> [Set task] Return every line of the records below exactly as it appears, leaving out the pictures.

> [Record list]
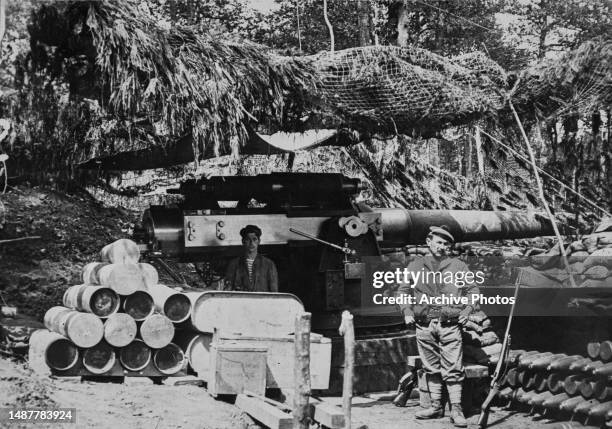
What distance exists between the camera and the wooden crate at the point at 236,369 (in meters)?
7.73

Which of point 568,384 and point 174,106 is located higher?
point 174,106

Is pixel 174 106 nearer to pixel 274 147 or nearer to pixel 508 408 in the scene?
pixel 274 147

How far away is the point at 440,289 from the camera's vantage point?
8227 millimetres

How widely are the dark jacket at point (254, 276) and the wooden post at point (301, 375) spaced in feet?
7.75

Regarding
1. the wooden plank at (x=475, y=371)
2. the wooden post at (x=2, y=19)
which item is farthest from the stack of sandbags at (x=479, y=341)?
the wooden post at (x=2, y=19)

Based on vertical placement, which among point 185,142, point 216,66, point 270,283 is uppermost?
point 216,66

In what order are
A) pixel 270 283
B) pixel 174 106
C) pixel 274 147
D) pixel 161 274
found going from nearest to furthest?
1. pixel 174 106
2. pixel 270 283
3. pixel 274 147
4. pixel 161 274

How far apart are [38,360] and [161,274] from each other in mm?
6746

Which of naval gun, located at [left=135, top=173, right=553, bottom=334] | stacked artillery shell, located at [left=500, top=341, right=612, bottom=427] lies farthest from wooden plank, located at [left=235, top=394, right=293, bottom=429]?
stacked artillery shell, located at [left=500, top=341, right=612, bottom=427]

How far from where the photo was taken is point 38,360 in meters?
7.84

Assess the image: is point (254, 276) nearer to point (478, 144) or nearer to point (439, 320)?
point (439, 320)

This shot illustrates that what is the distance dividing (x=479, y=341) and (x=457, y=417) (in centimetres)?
116

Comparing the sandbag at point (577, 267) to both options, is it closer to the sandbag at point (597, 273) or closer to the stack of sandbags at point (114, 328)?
the sandbag at point (597, 273)

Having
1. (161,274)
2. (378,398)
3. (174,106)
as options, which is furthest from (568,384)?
(161,274)
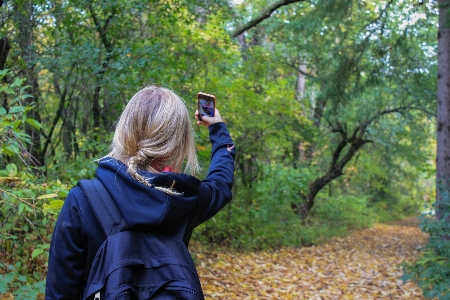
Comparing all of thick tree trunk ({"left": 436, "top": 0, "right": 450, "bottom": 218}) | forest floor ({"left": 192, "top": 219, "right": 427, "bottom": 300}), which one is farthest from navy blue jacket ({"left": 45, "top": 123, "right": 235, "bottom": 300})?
thick tree trunk ({"left": 436, "top": 0, "right": 450, "bottom": 218})

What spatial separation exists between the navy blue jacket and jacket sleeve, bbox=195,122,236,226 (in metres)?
0.13

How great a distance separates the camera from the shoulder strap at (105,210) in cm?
160

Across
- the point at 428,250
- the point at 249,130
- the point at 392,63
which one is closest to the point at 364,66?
the point at 392,63

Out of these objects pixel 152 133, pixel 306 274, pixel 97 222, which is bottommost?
pixel 306 274

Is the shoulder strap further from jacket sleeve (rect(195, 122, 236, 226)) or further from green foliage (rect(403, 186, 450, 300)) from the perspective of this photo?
green foliage (rect(403, 186, 450, 300))

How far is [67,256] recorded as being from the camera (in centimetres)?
166

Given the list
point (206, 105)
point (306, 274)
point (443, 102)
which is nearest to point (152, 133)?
point (206, 105)

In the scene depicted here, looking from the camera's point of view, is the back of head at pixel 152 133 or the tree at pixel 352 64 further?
the tree at pixel 352 64

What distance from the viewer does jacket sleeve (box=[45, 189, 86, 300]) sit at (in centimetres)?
164

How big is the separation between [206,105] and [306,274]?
7053 mm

> [Solution for this problem]
What distance exists between the camera and the wooden crate at the point at 236,369 (in meters)?
7.73

Which of point 568,384 and point 174,106 is located higher?
point 174,106

Is pixel 174 106 nearer to pixel 274 147 or nearer to pixel 508 408 in the scene?
pixel 274 147

How far away is the point at 440,289 from the camera's vantage point?
8227 millimetres

How widely are the dark jacket at point (254, 276) and the wooden post at point (301, 375) spaced in feet?
7.75

Regarding
1. the wooden plank at (x=475, y=371)
2. the wooden post at (x=2, y=19)
which item is farthest from the stack of sandbags at (x=479, y=341)?
the wooden post at (x=2, y=19)

Based on vertical placement, which among point 185,142, point 216,66, point 270,283 is uppermost?
point 216,66

In what order are
A) pixel 270 283
B) pixel 174 106
C) pixel 274 147
D) pixel 161 274
found going from nearest to furthest?
1. pixel 174 106
2. pixel 270 283
3. pixel 274 147
4. pixel 161 274

How far apart are [38,360] and [161,274] from each other in mm?
6746

Which of naval gun, located at [left=135, top=173, right=553, bottom=334] | stacked artillery shell, located at [left=500, top=341, right=612, bottom=427] lies farthest from wooden plank, located at [left=235, top=394, right=293, bottom=429]?
stacked artillery shell, located at [left=500, top=341, right=612, bottom=427]

How far from where the photo was taken is point 38,360 in meters?
7.84

Assess the image: is point (254, 276) nearer to point (478, 144) or nearer to point (439, 320)?
point (439, 320)

This shot illustrates that what is the distance dividing (x=479, y=341) and (x=457, y=417) (in centimetres)?
116

Comparing the sandbag at point (577, 267) to both options, is it closer to the sandbag at point (597, 273) or closer to the stack of sandbags at point (114, 328)?
the sandbag at point (597, 273)

Having
1. (161,274)
2. (378,398)
3. (174,106)
as options, which is furthest from (568,384)?
(161,274)
Comparing all of thick tree trunk ({"left": 436, "top": 0, "right": 450, "bottom": 218}) | forest floor ({"left": 192, "top": 219, "right": 427, "bottom": 300}), which one is farthest from navy blue jacket ({"left": 45, "top": 123, "right": 235, "bottom": 300})?
thick tree trunk ({"left": 436, "top": 0, "right": 450, "bottom": 218})

What spatial separation exists between the navy blue jacket and jacket sleeve, bbox=195,122,236,226 (in metres)?
0.13

How great a distance separates the camera from the shoulder strap at (105,210) in cm?
160

Across
- the point at 428,250
- the point at 249,130
- the point at 392,63
which one is closest to the point at 364,66?
the point at 392,63

Out of these objects pixel 152 133, pixel 306 274, pixel 97 222, which is bottommost?
pixel 306 274

Is the shoulder strap further from jacket sleeve (rect(195, 122, 236, 226)) or further from green foliage (rect(403, 186, 450, 300)) from the perspective of this photo?
green foliage (rect(403, 186, 450, 300))

How far is [67,256] recorded as being from the camera (in centimetres)?
166

Given the list
point (206, 105)
point (306, 274)
point (443, 102)
which is nearest to point (152, 133)?
point (206, 105)

In the scene depicted here, looking from the camera's point of view, is the back of head at pixel 152 133 or the tree at pixel 352 64 further?
the tree at pixel 352 64

What distance from the viewer does jacket sleeve (box=[45, 189, 86, 300]) sit at (in centimetres)?
164

How big is the separation between [206,105] and [306,274]?
7053 mm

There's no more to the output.